The team’s findings support what sophisticated climate models had been suggesting would happen in the Cape in the future.

With the build-up of greenhouse gases, global temperatures will rise. This in turn will have an effect on the westerly winds that bring the Cape its rainfall.

This band of westerly winds that circles the Antarctic shifts with the seasons: in the cooler months it moves north over the Cape, bringing winter rainfall and in the summer it moves south, where the rain falls over the ocean.

Many climate models suggest the global increase in temperatures will force these westerly winds to move towards the Antarctic during this century – a trend which has already been observed, meaning a drier Cape. Now the research Meadows and colleagues have done supports this prediction.
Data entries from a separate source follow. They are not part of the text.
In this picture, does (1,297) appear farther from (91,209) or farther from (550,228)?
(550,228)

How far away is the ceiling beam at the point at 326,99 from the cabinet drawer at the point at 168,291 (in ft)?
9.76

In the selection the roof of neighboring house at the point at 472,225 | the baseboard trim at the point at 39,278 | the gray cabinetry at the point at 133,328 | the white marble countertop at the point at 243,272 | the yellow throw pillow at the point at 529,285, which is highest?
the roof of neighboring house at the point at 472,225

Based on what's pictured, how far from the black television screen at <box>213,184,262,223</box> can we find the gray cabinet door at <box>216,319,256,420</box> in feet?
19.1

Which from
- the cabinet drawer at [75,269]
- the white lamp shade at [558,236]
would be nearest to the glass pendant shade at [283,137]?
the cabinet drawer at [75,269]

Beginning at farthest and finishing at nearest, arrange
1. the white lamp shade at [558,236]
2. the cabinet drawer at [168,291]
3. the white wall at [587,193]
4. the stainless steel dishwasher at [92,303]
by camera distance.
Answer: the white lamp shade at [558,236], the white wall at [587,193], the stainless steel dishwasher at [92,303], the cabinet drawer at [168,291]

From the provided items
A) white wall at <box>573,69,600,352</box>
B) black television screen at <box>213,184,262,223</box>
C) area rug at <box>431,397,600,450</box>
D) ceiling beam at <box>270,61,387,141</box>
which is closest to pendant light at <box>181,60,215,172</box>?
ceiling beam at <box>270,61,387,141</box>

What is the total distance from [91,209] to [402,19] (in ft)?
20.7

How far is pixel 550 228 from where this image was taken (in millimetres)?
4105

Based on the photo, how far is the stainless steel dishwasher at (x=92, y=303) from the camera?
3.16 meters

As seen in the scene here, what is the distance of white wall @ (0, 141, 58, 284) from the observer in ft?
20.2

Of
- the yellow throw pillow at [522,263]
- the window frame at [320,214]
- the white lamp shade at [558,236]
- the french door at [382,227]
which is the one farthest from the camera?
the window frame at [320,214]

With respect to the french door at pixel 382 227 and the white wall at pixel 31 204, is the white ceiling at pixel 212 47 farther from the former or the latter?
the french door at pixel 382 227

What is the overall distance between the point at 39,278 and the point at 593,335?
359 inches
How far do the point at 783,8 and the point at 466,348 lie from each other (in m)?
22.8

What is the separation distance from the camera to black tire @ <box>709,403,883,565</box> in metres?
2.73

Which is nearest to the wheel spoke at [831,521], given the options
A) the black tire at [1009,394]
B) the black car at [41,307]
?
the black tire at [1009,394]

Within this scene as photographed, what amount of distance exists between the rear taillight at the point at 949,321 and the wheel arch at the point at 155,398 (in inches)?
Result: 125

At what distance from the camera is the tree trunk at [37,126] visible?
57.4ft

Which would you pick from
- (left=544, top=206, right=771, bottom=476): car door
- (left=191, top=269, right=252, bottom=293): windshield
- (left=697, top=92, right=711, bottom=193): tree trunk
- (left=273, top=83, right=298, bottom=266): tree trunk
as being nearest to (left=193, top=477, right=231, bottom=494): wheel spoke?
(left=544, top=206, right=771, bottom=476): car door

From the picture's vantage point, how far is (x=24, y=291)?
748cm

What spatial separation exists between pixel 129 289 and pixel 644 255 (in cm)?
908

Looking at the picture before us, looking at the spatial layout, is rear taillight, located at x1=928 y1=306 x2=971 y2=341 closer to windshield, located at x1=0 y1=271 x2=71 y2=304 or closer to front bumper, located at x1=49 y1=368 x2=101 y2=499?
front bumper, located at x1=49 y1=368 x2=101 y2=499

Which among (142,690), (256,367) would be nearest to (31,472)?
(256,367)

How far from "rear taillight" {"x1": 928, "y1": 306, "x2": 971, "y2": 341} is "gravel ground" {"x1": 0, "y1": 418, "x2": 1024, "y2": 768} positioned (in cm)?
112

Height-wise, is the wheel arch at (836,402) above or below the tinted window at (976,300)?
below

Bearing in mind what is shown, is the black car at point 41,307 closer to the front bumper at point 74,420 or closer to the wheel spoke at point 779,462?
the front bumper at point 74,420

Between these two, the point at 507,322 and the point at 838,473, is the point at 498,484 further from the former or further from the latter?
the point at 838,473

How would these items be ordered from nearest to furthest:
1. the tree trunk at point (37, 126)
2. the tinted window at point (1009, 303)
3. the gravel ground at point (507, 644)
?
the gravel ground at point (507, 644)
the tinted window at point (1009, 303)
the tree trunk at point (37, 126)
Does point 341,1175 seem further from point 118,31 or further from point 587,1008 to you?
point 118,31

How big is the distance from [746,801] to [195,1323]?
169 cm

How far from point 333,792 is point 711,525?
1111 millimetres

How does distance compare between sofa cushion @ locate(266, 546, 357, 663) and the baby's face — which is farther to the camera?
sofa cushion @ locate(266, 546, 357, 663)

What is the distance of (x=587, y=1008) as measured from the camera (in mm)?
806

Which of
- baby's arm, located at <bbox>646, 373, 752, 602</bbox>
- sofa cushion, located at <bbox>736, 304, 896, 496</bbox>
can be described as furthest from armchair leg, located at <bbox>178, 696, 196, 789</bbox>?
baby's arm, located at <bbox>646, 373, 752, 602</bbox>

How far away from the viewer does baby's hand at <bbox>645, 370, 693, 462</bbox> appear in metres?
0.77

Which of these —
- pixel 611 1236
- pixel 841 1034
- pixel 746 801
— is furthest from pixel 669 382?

Meadows took sediment cores at Verlorenvlei near Eland’s Bay on the West Coast, and by examining diatoms, tiny single-cell algae in the cores, was able to reconstruct past rainfall patterns at the site going back 1 800 years.

They then looked at data from ice cores taken in the Antarctic, to test their assumption that the changes in rainfall at Verlorenvlei had been linked to ancient changes in the movement of the westerly winds towards the poles. They found that this was the case.

Guy Midgley, from the SA National Botanical Institute, said yesterday one of the strengths of the research was that it had increased the confidence of the climate model projections, which suggested that the Cape would become more arid.

“The Verlorenvlei cores extend the rainfall record back to 1 800 years. We’ve been keeping rainfall records for around only 100 years. One of the key things is if the westerlies move south, it switches off the winter rainfall. Not a 10 percent reduction, it’s just not there,” Midgley said.

The research should be seen as a warning, he said.

“This will not affect only fynbos, but water supplies, agriculture and people’s lives. It will be very difficult for Cape Town to adapt to those changes. But this is not set in stone: if the world is able to get greenhouse gas emissions under control, we can avoid that.”